There are three approaches for size-labeling of clothes:

  • body dimensions: The product label states for which range of body dimensions the product was designed. (Example: bike helmet labelled “head girth: 56–60 cm”, shoe labeled “foot length: 28 cm”)
  • product dimensions: The label states characteristic measures of the product. (Example: jeans labeled with their inner-leg length in centimeters or inches, i.e. not the – several centimeters longer – inner leg length of the intended wearer)
  • ad-hoc size: The label provides a size number or code with no obvious relationship to any measurement. (Example: Size 12, XL)

Traditionally, clothes have been labeled using many different ad-hoc size systems. This approach has led to a number of problems:

  • Country-specific or even vendor-specific labels create additional costs.
  • Ad-hoc sizes have changed with time, often due to “vanity labelling”, an inflation in body dimensions associated with a size, to avoid confronting aging customers with uncomfortable anthropometric truths.
  • Mail-order purchasing requires accurate methods for predicting the best-fitting size.
  • Many garments need to be selected based on two or three body dimensions to fit adequately, and not a single scalar.
  • Scalar ad-hoc sizes based on 1950s anthropometric studies are no longer adequate, as changes in nutrition and life styles have shifted the distribution of body dimensions.

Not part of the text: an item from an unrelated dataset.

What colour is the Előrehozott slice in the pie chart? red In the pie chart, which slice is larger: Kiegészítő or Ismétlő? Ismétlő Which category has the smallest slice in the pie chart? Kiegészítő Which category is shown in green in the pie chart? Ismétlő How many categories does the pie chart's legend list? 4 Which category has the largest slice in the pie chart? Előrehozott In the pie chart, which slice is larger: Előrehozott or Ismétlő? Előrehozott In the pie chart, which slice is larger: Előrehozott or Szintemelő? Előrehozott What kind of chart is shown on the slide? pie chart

Therefore, the European standards body CEN started in 1996 the process of designing a new modern system of labeling clothes sizes, resulting in the standard EN 13402 “Size designation of clothes”.

It is based on:

  • body-dimensions
  • the metric system (SI - The International System of Units (abbreviated SI from the French language name Système International d’Unités))
  • data from new anthropometric studies of the European population performed in the late 1990s
  • similar existing international standards (ISO 3635, etc.)